The three nearly-connected stories in James Kaelan’s debut collection are remarkable for their surreality, bleakness, and linguistic acrobatics. Alone, each story comments on the nature of storytelling, from the desire to escape through fantasy to the necessity of words at all. Collectively, they tell a single tale of human struggle against isolation and despair.
Kaelan’s short piece, “The Surrogate,” chronicles a two-month romance contained entirely in one apartment, as the narrator attempts to profess his love for a girl he barely knows. The language is nothing short of exuberant, and the humor Kaelan achieves through wordplay at first distracts from, then underscores, what becomes a gruesome and weirdly touching story.
“You Must’ve Heard Something” is just as claustrophobic. In it, two survivors of an undefined catastrophe find themselves trapped in adjacent apartment buildings and distract one another in shared fantasy. The rotting apples they survive on become delicious herring; the champagne they drink when the apples run out is a celebration. As the pair fights starvation, fear, and exhaustion, they become lost in their delusions. Meanwhile, a very real threat, the riots sweeping through their city, moves steadily closer.
The title novella is a new take on the typical survival tale: an unnamed narrator leads a troupe of city hipsters into the wilderness. Immediately, things do not go well. The meager garden is destroyed by an unexpected frost, their bodies wither from sickness and malnutrition, and efforts to hunt fail spectacularly. But the narrator’s goal for his band is exactly this: not to survive in the wild, but to slowly decompose. “The garden has to die, or I have to kill it,” he states, “then kill an animal with my spear, discard my spear, try to kill something else, such as a hawk with a rock, fail at that, find a dead animal somewhere, eat part of it, search for another carcass, fail to find it, and I’ll be getting on.” The narrator’s pledge to cleanse himself of anything manufactured grows to include the concept of time, clothing, and ultimately words themselves, as the prose deteriorates along with his health and mind.
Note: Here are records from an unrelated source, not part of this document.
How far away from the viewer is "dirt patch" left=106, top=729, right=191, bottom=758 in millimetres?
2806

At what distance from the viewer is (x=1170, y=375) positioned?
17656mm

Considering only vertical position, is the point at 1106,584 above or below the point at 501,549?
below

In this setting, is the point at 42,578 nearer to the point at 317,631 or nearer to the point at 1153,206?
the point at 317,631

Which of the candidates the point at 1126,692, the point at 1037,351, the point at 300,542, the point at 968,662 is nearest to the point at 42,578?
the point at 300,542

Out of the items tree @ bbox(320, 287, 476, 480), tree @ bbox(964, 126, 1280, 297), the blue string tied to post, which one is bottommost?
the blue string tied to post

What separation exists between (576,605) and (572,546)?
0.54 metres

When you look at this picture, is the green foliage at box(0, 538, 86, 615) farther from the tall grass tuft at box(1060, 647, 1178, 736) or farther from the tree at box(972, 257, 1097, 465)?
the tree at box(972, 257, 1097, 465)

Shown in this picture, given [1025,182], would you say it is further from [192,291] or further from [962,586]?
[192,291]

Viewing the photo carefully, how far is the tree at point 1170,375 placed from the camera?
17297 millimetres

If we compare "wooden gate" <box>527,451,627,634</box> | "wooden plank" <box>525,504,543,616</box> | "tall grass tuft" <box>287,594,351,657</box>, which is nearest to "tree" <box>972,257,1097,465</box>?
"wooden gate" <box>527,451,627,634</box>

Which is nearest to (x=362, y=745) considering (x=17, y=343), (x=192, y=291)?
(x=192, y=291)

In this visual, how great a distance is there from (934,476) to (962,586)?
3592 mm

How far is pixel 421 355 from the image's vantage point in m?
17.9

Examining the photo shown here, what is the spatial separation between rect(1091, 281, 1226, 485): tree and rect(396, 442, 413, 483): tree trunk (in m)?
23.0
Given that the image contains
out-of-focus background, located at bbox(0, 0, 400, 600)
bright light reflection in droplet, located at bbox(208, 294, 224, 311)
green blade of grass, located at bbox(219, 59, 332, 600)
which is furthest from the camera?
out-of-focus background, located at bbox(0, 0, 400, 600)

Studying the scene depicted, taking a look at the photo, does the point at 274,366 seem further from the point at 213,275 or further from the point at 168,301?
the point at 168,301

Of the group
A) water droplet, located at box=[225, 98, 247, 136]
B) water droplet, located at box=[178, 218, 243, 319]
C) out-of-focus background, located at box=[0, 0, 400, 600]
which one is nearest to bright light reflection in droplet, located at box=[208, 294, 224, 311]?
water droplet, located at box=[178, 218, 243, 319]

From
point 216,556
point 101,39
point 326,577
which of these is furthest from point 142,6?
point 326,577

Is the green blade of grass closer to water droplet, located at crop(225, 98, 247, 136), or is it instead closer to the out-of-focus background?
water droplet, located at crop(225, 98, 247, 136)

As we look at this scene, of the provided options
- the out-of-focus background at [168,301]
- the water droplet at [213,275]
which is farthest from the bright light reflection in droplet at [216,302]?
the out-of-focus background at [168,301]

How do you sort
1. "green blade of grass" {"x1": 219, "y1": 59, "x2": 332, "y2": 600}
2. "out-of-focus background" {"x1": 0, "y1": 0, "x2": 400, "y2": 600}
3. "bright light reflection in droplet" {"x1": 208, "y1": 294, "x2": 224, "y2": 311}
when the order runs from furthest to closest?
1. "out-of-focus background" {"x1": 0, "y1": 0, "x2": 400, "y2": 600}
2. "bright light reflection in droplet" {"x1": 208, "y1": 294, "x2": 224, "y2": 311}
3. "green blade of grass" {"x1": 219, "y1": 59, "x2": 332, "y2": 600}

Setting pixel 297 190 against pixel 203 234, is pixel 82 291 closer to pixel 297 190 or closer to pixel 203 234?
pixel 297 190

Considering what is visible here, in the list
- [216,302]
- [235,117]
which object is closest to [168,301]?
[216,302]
The book’s publication is notable: the publisher is purchasing carbon credits to offset the book’s environmental footprint, and Kaelan is launching a zero-emissions bike tour in July. The book itself is made from 100% recycled paper, the cover embedded with seeds. If put into the ground, it will decompose, then grow.
The narrator of “We’re Getting On” explains, “my concern is less with degeneration, which is inevitable, than with when we deteriorate.” This, too, is the author’s concern: repeatedly, he traps his characters and charts their decline. We’re Getting On finds people living in dire circumstances, not always surviving, and in his thoughtful and carefully controlled debut Kaelan mines this bleak territory to find his own meaning and truths.